No vivimos más y mejor gracias al capitalismo, sino a las políticas progresistas

Jason Hickel

Antropólogo y escritor —

En los últimos años, prominentes gurús como Steven Pinker, Jordan Peterson y Bill Gates han invocado los avances en la esperanza de vida en el mundo para defender al capitalismo contra una creciente ola de críticos.

Es cierto, hay mucho que celebrar en este ámbito. Al fin y al cabo, la esperanza de vida ha aumentado considerablemente. “Cuando leen un escrito que defiende el capitalismo los intelectuales tienden a escupir”, escribe Pinker en su reciente libro, Enlightenment Now. Sin embargo, afirma, es “obvio” que “el PIB per cápita se correlaciona con la longevidad, la salud y la nutrición”.

Este argumento me resulta familiar. Según esta narrativa predominante, el capitalismo fue una fuerza progresista que puso fin a la servidumbre y desencadenó un considerable aumento del nivel de vida. En realidad, esto no es más que un cuento de hadas que no se sostiene con datos objetivos.

El feudalismo y la servidumbre que generaba eran un sistema brutal que provocaba una miseria humana extraordinaria, sí. Sin embargo, no fue el capitalismo el que terminó con esta situación. Como demuestra la historiadora Silvia Federici, una serie de exitosas rebeliones campesinas en toda Europa en los siglos XIV y XV derrocaron a los señores feudales y dieron a los campesinos más control sobre sus propias tierras y recursos. Los frutos de esta revolución fueron asombrosos en términos de bienestar. Los salarios se duplicaron y la nutrición mejoró. Si atendemos a los parámetros de esa época, en ese período el progreso social fue espectacular.

INSTRUCCIONES DE TRABAJO:
A) En el artículo sobre el capitalismo y la esperanza de vida, ¿qué pasó con los salarios después de las rebeliones campesinas de los siglos XIV y XV?
B) Prolonga el artículo sobre el capitalismo y la esperanza de vida a partir de su último párrafo.
Las filas provienen de una fuente ajena al artículo sobre el capitalismo y la esperanza de vida.

CONJUNTO DE DATOS:
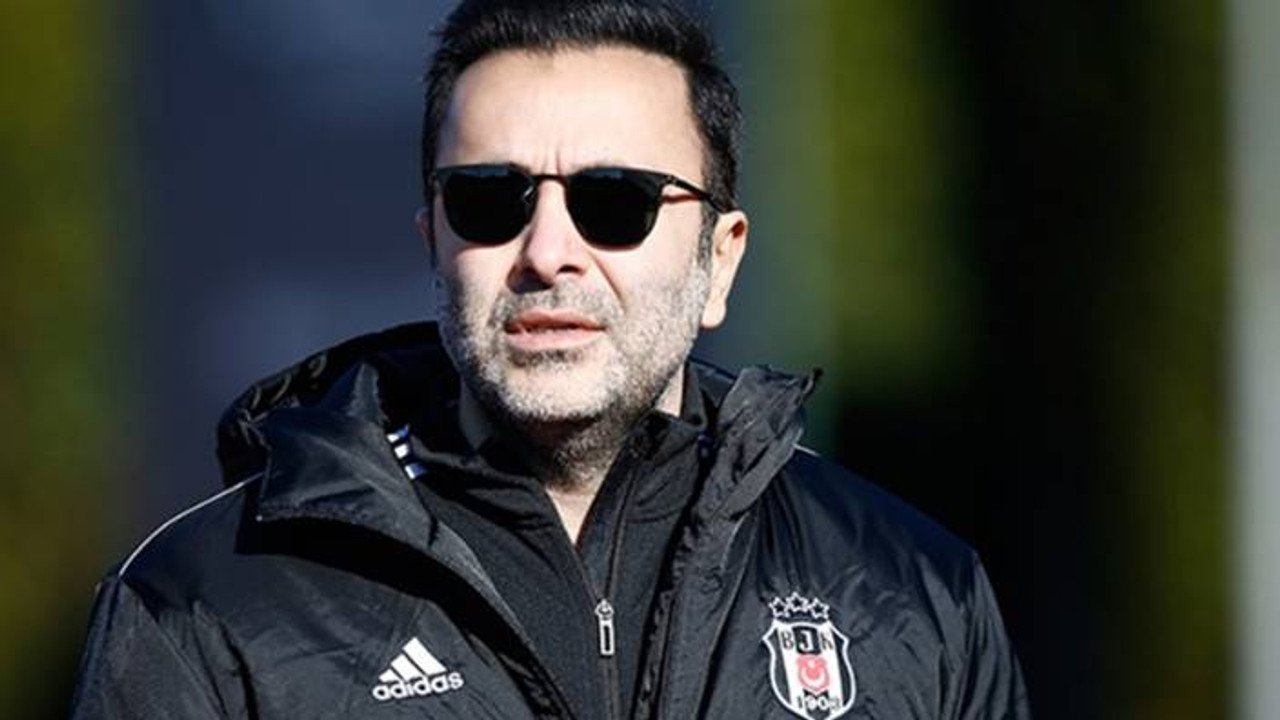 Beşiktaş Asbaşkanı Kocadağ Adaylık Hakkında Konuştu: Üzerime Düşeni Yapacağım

--

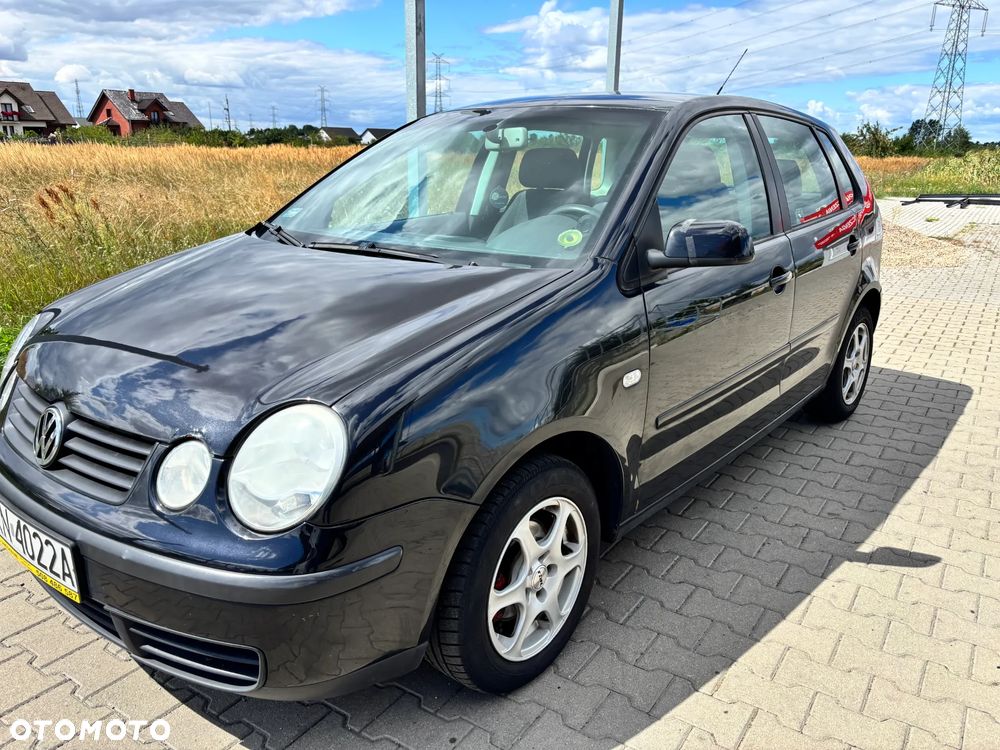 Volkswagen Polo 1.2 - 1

RESULTADOS DEL EJERCICIO:
A) Se duplicaron.

B)
Entonces, vino la reacción a esos cambios. Indignada por el creciente poder de los campesinos y trabajadores, y por el aumento de los salarios, una nueva clase capitalista organizó una contrarrevolución. Comenzaron a cercar los bienes comunes y a expulsar a los campesinos de la tierra, con la clara intención de reducir el coste de los salarios. Con las economías de subsistencia destruidas, la gente no tenía otra opción que trabajar por poco dinero para, simplemente, poder sobrevivir. Según los expertos en economía de Oxford Henry Phelps Brown y Sheila Hopkins, desde finales del siglo XV hasta el siglo XVII los salarios disminuyeron hasta un 70%. Las hambrunas pasaron a ser cada vez más normales y la nutrición se deterioró. En Inglaterra, la esperanza media de vida descendió de 43 años en el siglo XVI a los 30 años en el siglo XVIII.

En resumen, el ascenso del capitalismo generó un prolongado período de empobrecimiento. Fue uno de los momentos más sangrientos y tumultuosos de la historia de la humanidad. Sin embargo, Pinker hace como si nada de esto hubiera pasado. En su lugar, obvia este hecho y pasa directamente al período industrial moderno. Fue el capitalismo industrial, afirma, el que realmente impulsó que aumentara la esperanza de vida.

Lo cierto es que los historiadores ofrecen una versión más compleja de la historia. Simon Szreter, uno de los principales expertos mundiales en datos históricos de salud pública, muestra que el crecimiento industrial a lo largo del siglo XIX no provocó una mejora en la esperanza de vida, sino un deterioro notable. “En casi todos los casos históricos, el primer y más directo efecto del rápido crecimiento económico ha sido un impacto negativo en la salud de la población”, escribe Szreter.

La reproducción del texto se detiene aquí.